Work instruction:
Write the data out again, word for word.

Entries shown:
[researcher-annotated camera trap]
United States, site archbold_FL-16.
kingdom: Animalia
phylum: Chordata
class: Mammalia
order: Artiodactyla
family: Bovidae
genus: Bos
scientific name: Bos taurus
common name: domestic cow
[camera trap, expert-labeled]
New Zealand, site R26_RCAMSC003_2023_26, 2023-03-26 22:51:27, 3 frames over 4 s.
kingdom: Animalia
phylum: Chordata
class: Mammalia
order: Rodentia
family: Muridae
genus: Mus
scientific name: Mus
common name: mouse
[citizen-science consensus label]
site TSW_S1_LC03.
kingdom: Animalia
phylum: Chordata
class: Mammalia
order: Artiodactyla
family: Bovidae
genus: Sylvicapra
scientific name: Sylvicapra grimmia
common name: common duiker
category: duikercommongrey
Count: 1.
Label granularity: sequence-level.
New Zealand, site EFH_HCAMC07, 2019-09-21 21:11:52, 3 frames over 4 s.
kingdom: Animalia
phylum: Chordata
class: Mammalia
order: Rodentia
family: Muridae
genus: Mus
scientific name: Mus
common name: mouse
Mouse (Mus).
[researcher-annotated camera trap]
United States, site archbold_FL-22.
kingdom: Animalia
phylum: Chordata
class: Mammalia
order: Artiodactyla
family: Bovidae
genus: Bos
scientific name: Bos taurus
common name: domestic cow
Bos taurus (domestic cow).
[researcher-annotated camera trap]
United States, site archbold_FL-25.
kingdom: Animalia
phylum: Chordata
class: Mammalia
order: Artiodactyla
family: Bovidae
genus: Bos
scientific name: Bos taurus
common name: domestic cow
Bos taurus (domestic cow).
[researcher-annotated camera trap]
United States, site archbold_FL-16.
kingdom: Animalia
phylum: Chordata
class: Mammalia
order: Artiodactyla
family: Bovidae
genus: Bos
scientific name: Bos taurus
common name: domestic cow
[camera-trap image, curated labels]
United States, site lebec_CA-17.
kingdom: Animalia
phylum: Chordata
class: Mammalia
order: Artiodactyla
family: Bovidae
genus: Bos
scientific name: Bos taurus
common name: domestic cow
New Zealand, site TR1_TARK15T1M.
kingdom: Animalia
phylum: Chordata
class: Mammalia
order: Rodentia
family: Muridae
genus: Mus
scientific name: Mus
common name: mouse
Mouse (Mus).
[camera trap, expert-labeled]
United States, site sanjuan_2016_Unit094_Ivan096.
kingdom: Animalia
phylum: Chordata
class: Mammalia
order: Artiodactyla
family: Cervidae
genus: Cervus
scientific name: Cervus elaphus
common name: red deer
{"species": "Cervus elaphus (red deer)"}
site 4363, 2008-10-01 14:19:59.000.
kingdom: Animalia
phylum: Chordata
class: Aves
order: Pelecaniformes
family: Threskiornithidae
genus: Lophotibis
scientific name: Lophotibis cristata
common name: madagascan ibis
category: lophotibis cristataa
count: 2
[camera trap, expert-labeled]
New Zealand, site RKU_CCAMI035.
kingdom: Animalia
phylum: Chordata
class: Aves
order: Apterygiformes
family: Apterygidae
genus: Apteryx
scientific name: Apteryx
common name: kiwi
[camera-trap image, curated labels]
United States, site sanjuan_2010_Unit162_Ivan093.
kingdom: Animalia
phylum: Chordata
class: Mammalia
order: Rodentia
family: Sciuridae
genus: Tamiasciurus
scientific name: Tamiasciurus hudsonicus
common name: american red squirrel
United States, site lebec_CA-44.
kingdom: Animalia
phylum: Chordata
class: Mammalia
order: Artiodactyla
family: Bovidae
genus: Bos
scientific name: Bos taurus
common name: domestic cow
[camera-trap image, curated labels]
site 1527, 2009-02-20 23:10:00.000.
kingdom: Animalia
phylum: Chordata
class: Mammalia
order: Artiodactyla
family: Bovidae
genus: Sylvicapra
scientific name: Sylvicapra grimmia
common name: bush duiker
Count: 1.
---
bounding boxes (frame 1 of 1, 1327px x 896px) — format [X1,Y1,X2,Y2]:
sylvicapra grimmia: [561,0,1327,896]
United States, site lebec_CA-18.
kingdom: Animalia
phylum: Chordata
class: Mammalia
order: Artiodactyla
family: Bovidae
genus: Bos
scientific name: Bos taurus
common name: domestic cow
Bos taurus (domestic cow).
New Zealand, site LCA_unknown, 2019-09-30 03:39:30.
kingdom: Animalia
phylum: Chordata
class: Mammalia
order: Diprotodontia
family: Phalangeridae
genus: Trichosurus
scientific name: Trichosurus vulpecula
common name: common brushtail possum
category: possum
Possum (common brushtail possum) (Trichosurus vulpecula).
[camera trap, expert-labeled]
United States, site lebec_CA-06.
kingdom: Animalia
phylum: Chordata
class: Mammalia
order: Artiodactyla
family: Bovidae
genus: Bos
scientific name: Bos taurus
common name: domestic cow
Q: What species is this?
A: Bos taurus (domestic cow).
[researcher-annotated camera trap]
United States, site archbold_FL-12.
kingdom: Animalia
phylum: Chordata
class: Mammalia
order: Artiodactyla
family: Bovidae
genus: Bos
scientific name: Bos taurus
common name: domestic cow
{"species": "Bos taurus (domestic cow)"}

Response:
[researcher-annotated camera trap]
United States, site archbold_FL-16.
kingdom: Animalia
phylum: Chordata
class: Mammalia
order: Artiodactyla
family: Bovidae
genus: Bos
scientific name: Bos taurus
common name: domestic cow
[camera trap, expert-labeled]
New Zealand, site R26_RCAMSC003_2023_26, 2023-03-26 22:51:27, 3 frames over 4 s.
kingdom: Animalia
phylum: Chordata
class: Mammalia
order: Rodentia
family: Muridae
genus: Mus
scientific name: Mus
common name: mouse
[citizen-science consensus label]
site TSW_S1_LC03.
kingdom: Animalia
phylum: Chordata
class: Mammalia
order: Artiodactyla
family: Bovidae
genus: Sylvicapra
scientific name: Sylvicapra grimmia
common name: common duiker
category: duikercommongrey
Count: 1.
Label granularity: sequence-level.
New Zealand, site EFH_HCAMC07, 2019-09-21 21:11:52, 3 frames over 4 s.
kingdom: Animalia
phylum: Chordata
class: Mammalia
order: Rodentia
family: Muridae
genus: Mus
scientific name: Mus
common name: mouse
Mouse (Mus).
[researcher-annotated camera trap]
United States, site archbold_FL-22.
kingdom: Animalia
phylum: Chordata
class: Mammalia
order: Artiodactyla
family: Bovidae
genus: Bos
scientific name: Bos taurus
common name: domestic cow
Bos taurus (domestic cow).
[researcher-annotated camera trap]
United States, site archbold_FL-25.
kingdom: Animalia
phylum: Chordata
class: Mammalia
order: Artiodactyla
family: Bovidae
genus: Bos
scientific name: Bos taurus
common name: domestic cow
Bos taurus (domestic cow).
[researcher-annotated camera trap]
United States, site archbold_FL-16.
kingdom: Animalia
phylum: Chordata
class: Mammalia
order: Artiodactyla
family: Bovidae
genus: Bos
scientific name: Bos taurus
common name: domestic cow
[camera-trap image, curated labels]
United States, site lebec_CA-17.
kingdom: Animalia
phylum: Chordata
class: Mammalia
order: Artiodactyla
family: Bovidae
genus: Bos
scientific name: Bos taurus
common name: domestic cow
New Zealand, site TR1_TARK15T1M.
kingdom: Animalia
phylum: Chordata
class: Mammalia
order: Rodentia
family: Muridae
genus: Mus
scientific name: Mus
common name: mouse
Mouse (Mus).
[camera trap, expert-labeled]
United States, site sanjuan_2016_Unit094_Ivan096.
kingdom: Animalia
phylum: Chordata
class: Mammalia
order: Artiodactyla
family: Cervidae
genus: Cervus
scientific name: Cervus elaphus
common name: red deer
{"species": "Cervus elaphus (red deer)"}
site 4363, 2008-10-01 14:19:59.000.
kingdom: Animalia
phylum: Chordata
class: Aves
order: Pelecaniformes
family: Threskiornithidae
genus: Lophotibis
scientific name: Lophotibis cristata
common name: madagascan ibis
category: lophotibis cristataa
count: 2
[camera trap, expert-labeled]
New Zealand, site RKU_CCAMI035.
kingdom: Animalia
phylum: Chordata
class: Aves
order: Apterygiformes
family: Apterygidae
genus: Apteryx
scientific name: Apteryx
common name: kiwi
[camera-trap image, curated labels]
United States, site sanjuan_2010_Unit162_Ivan093.
kingdom: Animalia
phylum: Chordata
class: Mammalia
order: Rodentia
family: Sciuridae
genus: Tamiasciurus
scientific name: Tamiasciurus hudsonicus
common name: american red squirrel
United States, site lebec_CA-44.
kingdom: Animalia
phylum: Chordata
class: Mammalia
order: Artiodactyla
family: Bovidae
genus: Bos
scientific name: Bos taurus
common name: domestic cow
[camera-trap image, curated labels]
site 1527, 2009-02-20 23:10:00.000.
kingdom: Animalia
phylum: Chordata
class: Mammalia
order: Artiodactyla
family: Bovidae
genus: Sylvicapra
scientific name: Sylvicapra grimmia
common name: bush duiker
Count: 1.
---
bounding boxes (frame 1 of 1, 1327px x 896px) — format [X1,Y1,X2,Y2]:
sylvicapra grimmia: [561,0,1327,896]
United States, site lebec_CA-18.
kingdom: Animalia
phylum: Chordata
class: Mammalia
order: Artiodactyla
family: Bovidae
genus: Bos
scientific name: Bos taurus
common name: domestic cow
Bos taurus (domestic cow).
New Zealand, site LCA_unknown, 2019-09-30 03:39:30.
kingdom: Animalia
phylum: Chordata
class: Mammalia
order: Diprotodontia
family: Phalangeridae
genus: Trichosurus
scientific name: Trichosurus vulpecula
common name: common brushtail possum
category: possum
Possum (common brushtail possum) (Trichosurus vulpecula).
[camera trap, expert-labeled]
United States, site lebec_CA-06.
kingdom: Animalia
phylum: Chordata
class: Mammalia
order: Artiodactyla
family: Bovidae
genus: Bos
scientific name: Bos taurus
common name: domestic cow
Q: What species is this?
A: Bos taurus (domestic cow).
[researcher-annotated camera trap]
United States, site archbold_FL-12.
kingdom: Animalia
phylum: Chordata
class: Mammalia
order: Artiodactyla
family: Bovidae
genus: Bos
scientific name: Bos taurus
common name: domestic cow
{"species": "Bos taurus (domestic cow)"}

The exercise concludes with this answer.